Parenting Teen Tip #1 - Find Common Ground: When parenting teens, and as the parent, the ball is in "your" court. The sporting teams that win are the ones who do the best job of sharing the ball. It shouldn't be impossible to recognize problems or situations in your troubled teens life that compare to the experiences you had at their age. You may even find they are strikingly similar. They've never been in your shoes, but "you've" been in "theirs." Years ago a business partner and I would frequently have to make a 6 hour commute together. Once we'd run out of things to talk about we would run into trouble because he liked country music and I liked alternative. Rather than compromise, we both preferred to ride in awkward silence. One day he brought a new record by an upstart country rocker named Steve Earle. Suddenly we had a common denominator. Our long commutes turned into trips we both looked forward to. Find some common ground with your troubled teen. This will open up the lines of communication and the opportunity for shared experiences.

Parenting Teen Tip #2 - Constructive Communication: When parenting teens be prepared to explain your reasons for your decisions rather than just saying "because I said so." This helps your teen understand the reasons for your decisions and can have a very positive effect in the relationship with your troubled teen. Be fair and respectful towards each other. It's important to control our own anger so that we don't lash out regrettably. Disagreements, especially when parenting teens, can escalate into brutally painful exchanges that cause us to say things that we immediately regret. This can lead to wounds that are slow to heal. Count to ten, take three deep breaths and wait until you are calm and reasonable before talking with your troubled teen. Controlling our anger is not always easy when parenting teens, but in order to maintain healthy lines of communication, your teen can't be afraid to speak freely. Gaining this kind of trust in a parent to teen relationship takes consistent work and patience.

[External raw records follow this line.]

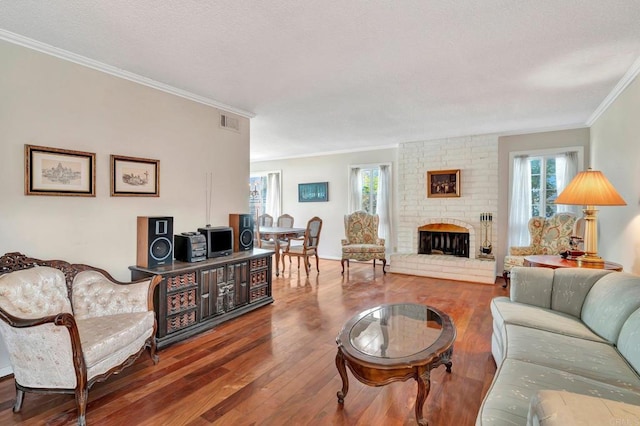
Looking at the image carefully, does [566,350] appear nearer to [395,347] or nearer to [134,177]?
Answer: [395,347]

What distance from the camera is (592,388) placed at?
146cm

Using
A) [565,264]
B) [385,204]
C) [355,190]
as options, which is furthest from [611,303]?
[355,190]

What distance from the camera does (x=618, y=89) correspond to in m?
3.34

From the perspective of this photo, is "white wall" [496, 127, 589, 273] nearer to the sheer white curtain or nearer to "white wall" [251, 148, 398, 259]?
the sheer white curtain

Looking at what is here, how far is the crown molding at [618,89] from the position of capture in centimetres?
287

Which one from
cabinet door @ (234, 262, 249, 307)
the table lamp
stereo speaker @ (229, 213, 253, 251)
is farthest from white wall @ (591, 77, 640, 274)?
stereo speaker @ (229, 213, 253, 251)

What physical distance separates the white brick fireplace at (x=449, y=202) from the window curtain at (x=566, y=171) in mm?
901

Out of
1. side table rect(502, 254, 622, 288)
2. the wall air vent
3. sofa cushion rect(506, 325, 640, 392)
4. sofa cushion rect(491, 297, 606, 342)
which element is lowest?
sofa cushion rect(506, 325, 640, 392)

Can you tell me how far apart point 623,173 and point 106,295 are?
16.6ft

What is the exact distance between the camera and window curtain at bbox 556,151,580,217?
5020 mm

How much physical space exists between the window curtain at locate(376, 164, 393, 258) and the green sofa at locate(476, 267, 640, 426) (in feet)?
13.1

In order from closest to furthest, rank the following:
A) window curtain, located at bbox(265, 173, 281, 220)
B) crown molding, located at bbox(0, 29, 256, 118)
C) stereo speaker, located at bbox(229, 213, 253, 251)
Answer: crown molding, located at bbox(0, 29, 256, 118) < stereo speaker, located at bbox(229, 213, 253, 251) < window curtain, located at bbox(265, 173, 281, 220)

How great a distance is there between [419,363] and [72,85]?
339 centimetres

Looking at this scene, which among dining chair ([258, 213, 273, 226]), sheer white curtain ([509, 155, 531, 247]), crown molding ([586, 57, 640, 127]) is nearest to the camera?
crown molding ([586, 57, 640, 127])
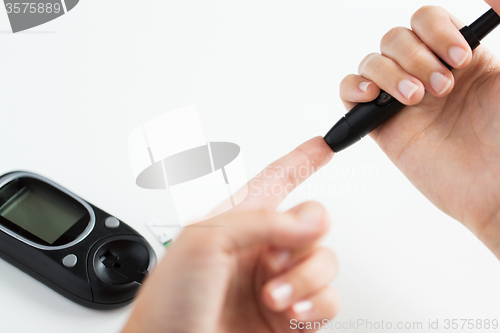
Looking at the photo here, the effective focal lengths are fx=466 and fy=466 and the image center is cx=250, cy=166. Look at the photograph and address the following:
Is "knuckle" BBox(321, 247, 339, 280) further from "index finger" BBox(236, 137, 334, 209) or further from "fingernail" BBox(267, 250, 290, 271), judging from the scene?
"index finger" BBox(236, 137, 334, 209)

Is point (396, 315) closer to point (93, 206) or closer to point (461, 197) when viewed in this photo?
point (461, 197)

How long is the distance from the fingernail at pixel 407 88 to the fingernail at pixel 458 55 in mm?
58

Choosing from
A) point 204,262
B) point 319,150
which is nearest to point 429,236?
point 319,150

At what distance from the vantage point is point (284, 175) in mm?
604

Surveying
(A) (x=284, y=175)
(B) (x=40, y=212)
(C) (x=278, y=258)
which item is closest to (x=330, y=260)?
(C) (x=278, y=258)

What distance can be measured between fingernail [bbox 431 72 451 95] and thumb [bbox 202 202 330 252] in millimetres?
322

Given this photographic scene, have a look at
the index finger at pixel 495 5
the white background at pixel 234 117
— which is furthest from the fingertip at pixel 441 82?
the white background at pixel 234 117

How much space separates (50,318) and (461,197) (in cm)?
55

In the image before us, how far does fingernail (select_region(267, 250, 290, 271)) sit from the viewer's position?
401 millimetres

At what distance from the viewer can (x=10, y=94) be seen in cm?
90

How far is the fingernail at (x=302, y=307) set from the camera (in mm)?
392

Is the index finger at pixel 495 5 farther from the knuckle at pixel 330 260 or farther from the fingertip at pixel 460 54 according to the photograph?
the knuckle at pixel 330 260

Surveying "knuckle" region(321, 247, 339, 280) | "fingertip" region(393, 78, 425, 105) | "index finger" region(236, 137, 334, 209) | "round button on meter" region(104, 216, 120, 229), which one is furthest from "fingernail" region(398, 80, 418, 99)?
"round button on meter" region(104, 216, 120, 229)

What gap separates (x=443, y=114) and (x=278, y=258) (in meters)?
0.41
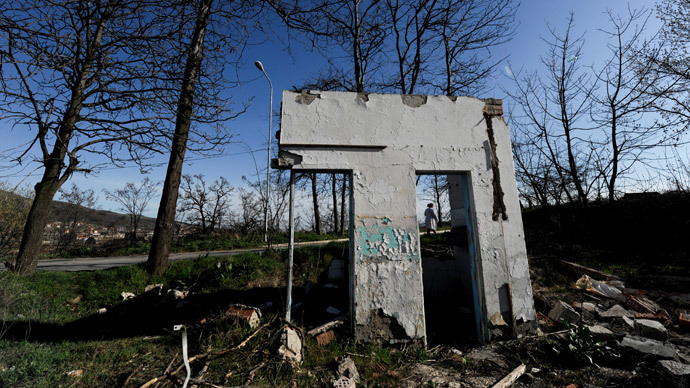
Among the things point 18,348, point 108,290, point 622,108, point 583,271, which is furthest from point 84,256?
point 622,108

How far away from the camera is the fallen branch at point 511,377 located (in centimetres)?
293

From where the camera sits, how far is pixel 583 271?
645cm

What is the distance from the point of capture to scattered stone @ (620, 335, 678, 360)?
3.16 meters

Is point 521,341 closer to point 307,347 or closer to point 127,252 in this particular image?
point 307,347

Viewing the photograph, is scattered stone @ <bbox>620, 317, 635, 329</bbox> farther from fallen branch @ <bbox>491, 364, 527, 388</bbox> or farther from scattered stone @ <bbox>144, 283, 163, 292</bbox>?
scattered stone @ <bbox>144, 283, 163, 292</bbox>

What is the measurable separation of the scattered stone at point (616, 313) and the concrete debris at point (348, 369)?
14.3 feet

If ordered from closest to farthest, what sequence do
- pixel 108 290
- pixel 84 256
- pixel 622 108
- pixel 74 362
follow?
pixel 74 362 < pixel 108 290 < pixel 622 108 < pixel 84 256

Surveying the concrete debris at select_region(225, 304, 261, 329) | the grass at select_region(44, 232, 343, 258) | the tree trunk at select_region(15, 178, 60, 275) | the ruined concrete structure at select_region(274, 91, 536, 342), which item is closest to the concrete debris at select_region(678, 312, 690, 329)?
the ruined concrete structure at select_region(274, 91, 536, 342)

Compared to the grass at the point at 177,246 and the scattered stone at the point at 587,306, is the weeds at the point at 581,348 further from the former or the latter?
the grass at the point at 177,246

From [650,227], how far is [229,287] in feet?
39.4

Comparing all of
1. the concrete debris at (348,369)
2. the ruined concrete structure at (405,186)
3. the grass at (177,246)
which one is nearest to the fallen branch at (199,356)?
the concrete debris at (348,369)

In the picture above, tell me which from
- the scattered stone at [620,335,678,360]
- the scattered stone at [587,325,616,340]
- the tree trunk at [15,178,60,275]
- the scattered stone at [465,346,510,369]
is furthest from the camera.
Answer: the tree trunk at [15,178,60,275]

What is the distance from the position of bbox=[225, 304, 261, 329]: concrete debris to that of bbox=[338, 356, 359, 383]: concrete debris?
4.83ft

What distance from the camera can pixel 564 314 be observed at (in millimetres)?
4480
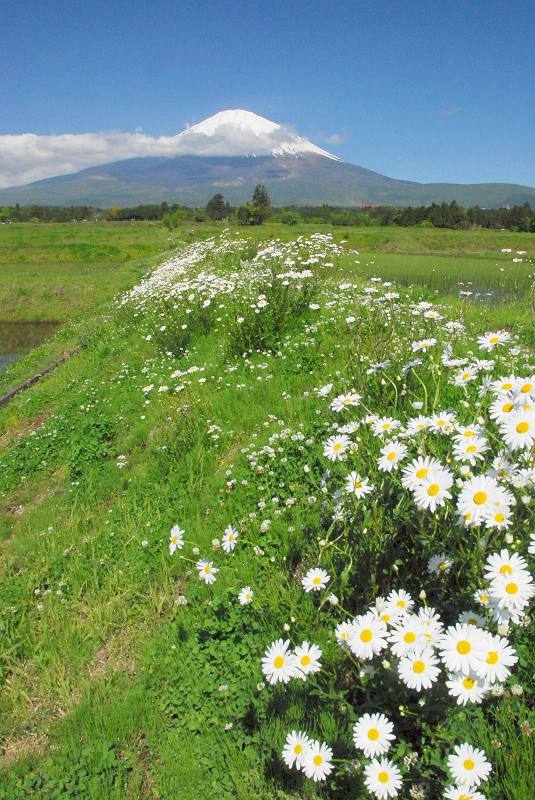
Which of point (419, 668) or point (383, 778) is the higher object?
point (419, 668)

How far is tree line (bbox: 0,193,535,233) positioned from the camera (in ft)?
203

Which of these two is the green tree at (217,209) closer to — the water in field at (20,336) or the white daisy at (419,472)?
the water in field at (20,336)

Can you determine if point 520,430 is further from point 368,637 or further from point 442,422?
point 368,637

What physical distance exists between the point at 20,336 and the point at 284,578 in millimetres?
28119

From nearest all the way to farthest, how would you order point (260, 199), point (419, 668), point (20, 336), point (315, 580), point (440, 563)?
1. point (419, 668)
2. point (440, 563)
3. point (315, 580)
4. point (20, 336)
5. point (260, 199)

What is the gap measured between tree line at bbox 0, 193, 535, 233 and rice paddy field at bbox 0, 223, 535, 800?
6147cm

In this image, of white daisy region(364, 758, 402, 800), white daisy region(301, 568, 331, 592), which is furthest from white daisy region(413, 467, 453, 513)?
white daisy region(364, 758, 402, 800)

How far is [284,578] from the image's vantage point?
10.4 ft

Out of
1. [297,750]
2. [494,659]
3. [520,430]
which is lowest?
[297,750]

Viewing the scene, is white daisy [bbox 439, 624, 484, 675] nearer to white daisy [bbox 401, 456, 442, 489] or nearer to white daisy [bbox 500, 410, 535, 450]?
white daisy [bbox 401, 456, 442, 489]

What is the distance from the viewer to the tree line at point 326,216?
61.9 m

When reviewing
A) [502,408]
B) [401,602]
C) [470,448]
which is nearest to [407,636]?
[401,602]

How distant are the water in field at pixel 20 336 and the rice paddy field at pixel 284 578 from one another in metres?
16.9

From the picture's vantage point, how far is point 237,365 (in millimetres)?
7172
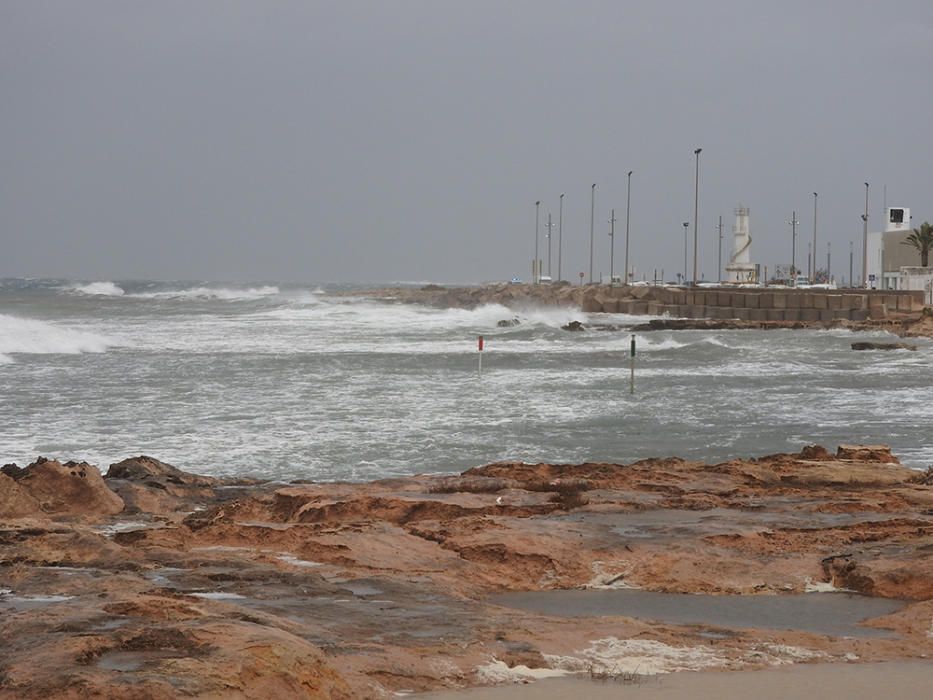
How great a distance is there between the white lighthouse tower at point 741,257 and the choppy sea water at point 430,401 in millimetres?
61003

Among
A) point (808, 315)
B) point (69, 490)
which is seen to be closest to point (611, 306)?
point (808, 315)

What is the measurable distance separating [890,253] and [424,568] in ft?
272

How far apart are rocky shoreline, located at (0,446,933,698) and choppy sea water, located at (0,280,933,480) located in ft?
13.1

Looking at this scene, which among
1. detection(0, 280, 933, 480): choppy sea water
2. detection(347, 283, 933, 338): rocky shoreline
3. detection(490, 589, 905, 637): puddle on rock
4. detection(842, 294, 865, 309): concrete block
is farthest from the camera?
detection(842, 294, 865, 309): concrete block

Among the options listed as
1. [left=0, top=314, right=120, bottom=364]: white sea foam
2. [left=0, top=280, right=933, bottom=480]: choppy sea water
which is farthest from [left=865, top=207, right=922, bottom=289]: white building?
[left=0, top=314, right=120, bottom=364]: white sea foam

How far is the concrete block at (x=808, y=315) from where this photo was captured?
65.2m

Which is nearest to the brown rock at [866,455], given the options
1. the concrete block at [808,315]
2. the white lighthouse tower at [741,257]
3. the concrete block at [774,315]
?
the concrete block at [808,315]

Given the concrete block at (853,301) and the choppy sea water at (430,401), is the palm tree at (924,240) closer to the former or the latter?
the concrete block at (853,301)

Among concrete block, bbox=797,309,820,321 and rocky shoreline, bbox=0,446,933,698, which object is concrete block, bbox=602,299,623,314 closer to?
concrete block, bbox=797,309,820,321

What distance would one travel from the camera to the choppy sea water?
704 inches

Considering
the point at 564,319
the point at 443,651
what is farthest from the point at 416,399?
the point at 564,319

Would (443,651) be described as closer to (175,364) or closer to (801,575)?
(801,575)

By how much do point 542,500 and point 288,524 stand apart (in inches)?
93.3

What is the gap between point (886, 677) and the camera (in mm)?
6461
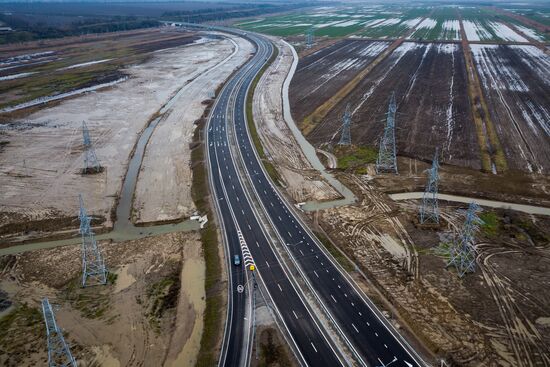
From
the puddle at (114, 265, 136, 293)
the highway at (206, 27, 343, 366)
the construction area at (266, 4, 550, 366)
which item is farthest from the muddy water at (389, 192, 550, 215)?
the puddle at (114, 265, 136, 293)

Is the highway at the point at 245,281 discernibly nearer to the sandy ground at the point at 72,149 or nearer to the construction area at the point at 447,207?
the construction area at the point at 447,207

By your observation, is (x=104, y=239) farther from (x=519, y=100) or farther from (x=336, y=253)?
(x=519, y=100)

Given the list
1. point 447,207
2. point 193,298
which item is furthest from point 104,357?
point 447,207

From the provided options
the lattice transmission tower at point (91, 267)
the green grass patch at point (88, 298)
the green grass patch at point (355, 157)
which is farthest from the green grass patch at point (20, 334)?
the green grass patch at point (355, 157)

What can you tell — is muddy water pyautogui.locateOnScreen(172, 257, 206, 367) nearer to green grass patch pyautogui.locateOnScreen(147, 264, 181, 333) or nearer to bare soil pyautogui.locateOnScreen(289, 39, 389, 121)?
green grass patch pyautogui.locateOnScreen(147, 264, 181, 333)

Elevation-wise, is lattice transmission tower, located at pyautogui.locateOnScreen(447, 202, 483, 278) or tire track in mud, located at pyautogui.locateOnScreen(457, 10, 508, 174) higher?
tire track in mud, located at pyautogui.locateOnScreen(457, 10, 508, 174)

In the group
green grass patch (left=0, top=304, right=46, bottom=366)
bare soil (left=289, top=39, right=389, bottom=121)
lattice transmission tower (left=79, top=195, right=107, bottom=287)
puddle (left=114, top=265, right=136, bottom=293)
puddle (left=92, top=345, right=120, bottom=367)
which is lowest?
puddle (left=92, top=345, right=120, bottom=367)
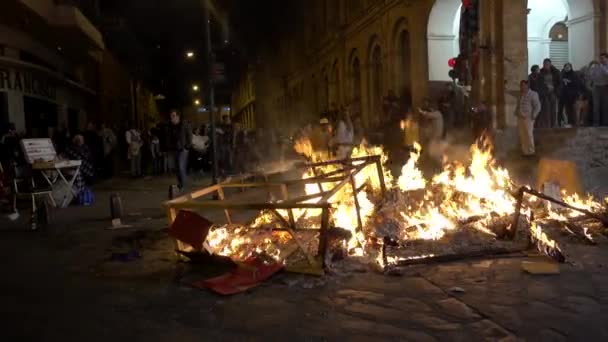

If you have a trusting relationship with your troubled teen, you will be the first person they want to call when they need help. If you can gain your troubled teens confidence so that they're comfortable talking to you about the things that are going on in their lives, (even those things that aren't easy to hear) then you can tackle the issues and problems that come along. Get close, as close as you can - and stay there.

Parenting Teen Tip #3 - Example is the Best Sermon: It's important to remember when parenting teens that you are being closely watched. Your habits and patterns of behavior are learned and are often repeated. If your teen, especially troubled teen perceives your actions as hypocrisy they'll often use it to justify their own negative behavior. This includes abuse of alcohol, drugs, tobacco, risky sex, and the lifestyles that accompany these things. It has been said that what parents do in moderation teens will do in excess. It important for parents to "own" their faults and recognize their own need to change and improve. Being honest and open with your troubled teen when it comes to the shortcomings you may have as a parent, will inspire the same sort of openness in your teen. Sir Francis Bacon said, "He that gives good advice, builds with one hand; he that gives good counsel and example, builds with both; but he that gives good admonition and bad example, builds with one hand and pulls down with the other."